Citrix Password Manager is a solution geared more toward an enterprise environment, but is not suitable for the typical end-user. It earns very high marks in security such that organizations requiring compliance with various standards (e.g. HIPAA, GLB) might do well to consider this product. Due to its client-server nature, the product requires an adequate IT infrastructure to run (including a sever administrator). The Team could not locate a hands-on demo for actual testing; however, product literature and documentation suggests a comprehensive feature set.
Mac OS solutions
The University-supported versions of Mac OS (Mac OS 10.4.x and 10.5.x) include Keychain Access, a password manager solution included with the operating system. For basic password management for the average end user, this is an adequate solution. Features include support for external password database use, and password generator/strength indicator. Apple employs the well-known 3DES cipher, with adequate encryption level. There is an appropriate level of user interaction ("chattiness"), minimal memory footprint, and average user interface. Ease-of-use and overall ratings are high for the product; since it's included with Mac OS, there is no additional price and it is supported by Apple (i.e., good technical support, knowledge base, discussion forums).
1Password is an attractive alternative for Mac OS users. At its core, it uses Apple's Keychain, so it enjoys the same security features (3DES) as Keychain Access. However, the standalone 1Password application along with its plug-in support for various web browsers offers a superior user experience with a very appropriate level of user interaction, and minimal memory requirements. Ease-of-use and overall ratings are excellent for this product. 1Password especially shines with its integration and syncing abilities with its related product for iPhones, making it an attractive solution for Mac OS/iPhone users. One huge drawback is its price: it is not a free option (US$39.95), though this includes a generous licensing policy on a per-user, unlimited computer basis. 1Password is backed by good technical support and online forums.
Team recommends a further look at password manager solutions which, due to time and resource constraints, could not be evaluated. This includes the Lenovo Client Security module which is included on current Lenovo notebooks. Some other vendors (e.g. HP) include similar password management features in their products.
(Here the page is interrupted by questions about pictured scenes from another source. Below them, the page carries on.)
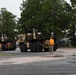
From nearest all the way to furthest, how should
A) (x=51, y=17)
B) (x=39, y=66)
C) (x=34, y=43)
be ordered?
(x=39, y=66) < (x=34, y=43) < (x=51, y=17)

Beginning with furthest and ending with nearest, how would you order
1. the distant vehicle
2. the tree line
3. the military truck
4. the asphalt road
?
the tree line < the distant vehicle < the military truck < the asphalt road

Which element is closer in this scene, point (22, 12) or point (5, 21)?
point (22, 12)

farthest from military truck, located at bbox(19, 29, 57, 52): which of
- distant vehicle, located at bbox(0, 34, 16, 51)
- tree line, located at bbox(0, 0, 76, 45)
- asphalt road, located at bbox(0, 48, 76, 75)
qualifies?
asphalt road, located at bbox(0, 48, 76, 75)

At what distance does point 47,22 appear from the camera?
77.4m

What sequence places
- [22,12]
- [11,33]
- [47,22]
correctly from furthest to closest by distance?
1. [11,33]
2. [22,12]
3. [47,22]

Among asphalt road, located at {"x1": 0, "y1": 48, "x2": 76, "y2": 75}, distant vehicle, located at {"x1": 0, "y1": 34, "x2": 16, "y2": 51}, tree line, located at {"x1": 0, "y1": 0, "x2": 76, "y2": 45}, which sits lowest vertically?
asphalt road, located at {"x1": 0, "y1": 48, "x2": 76, "y2": 75}

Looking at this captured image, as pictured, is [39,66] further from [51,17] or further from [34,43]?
[51,17]

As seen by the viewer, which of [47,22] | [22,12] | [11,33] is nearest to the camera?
[47,22]

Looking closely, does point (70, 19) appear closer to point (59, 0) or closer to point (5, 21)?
point (59, 0)

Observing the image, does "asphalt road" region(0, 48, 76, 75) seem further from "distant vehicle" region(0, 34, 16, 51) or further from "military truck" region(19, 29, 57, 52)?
"distant vehicle" region(0, 34, 16, 51)

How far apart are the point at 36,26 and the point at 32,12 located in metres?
4.62

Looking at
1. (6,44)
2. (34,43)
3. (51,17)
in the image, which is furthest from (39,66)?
(51,17)

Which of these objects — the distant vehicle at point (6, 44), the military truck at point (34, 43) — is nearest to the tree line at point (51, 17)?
the distant vehicle at point (6, 44)

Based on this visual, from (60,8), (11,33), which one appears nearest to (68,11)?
(60,8)
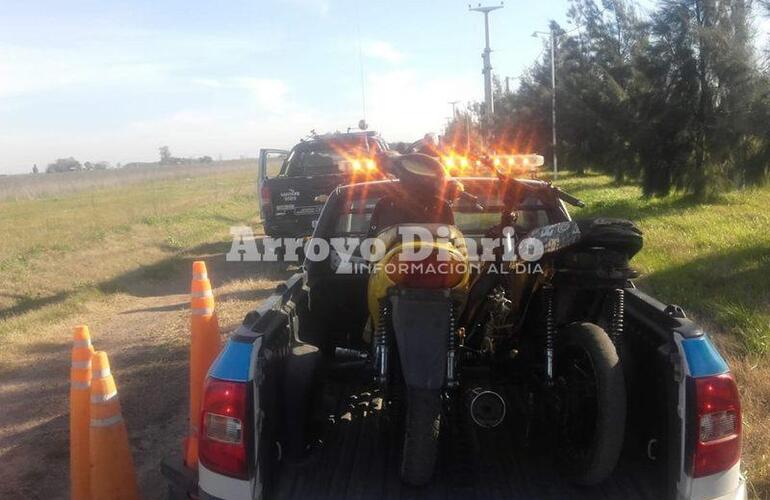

Team also recommends a more scrutinizing look at Citrix Password Manager as a solution for enterprise environments that already have an appropriate IT support infrastructure and require a product for compliance with various standards.
Team suggests that Linux users keep a close watch on KeePass Password Safe. There are unofficial/contributed ports of the product that are compatible with Linux-based operating systems, so KeePass may be a good password management solution for Linux users.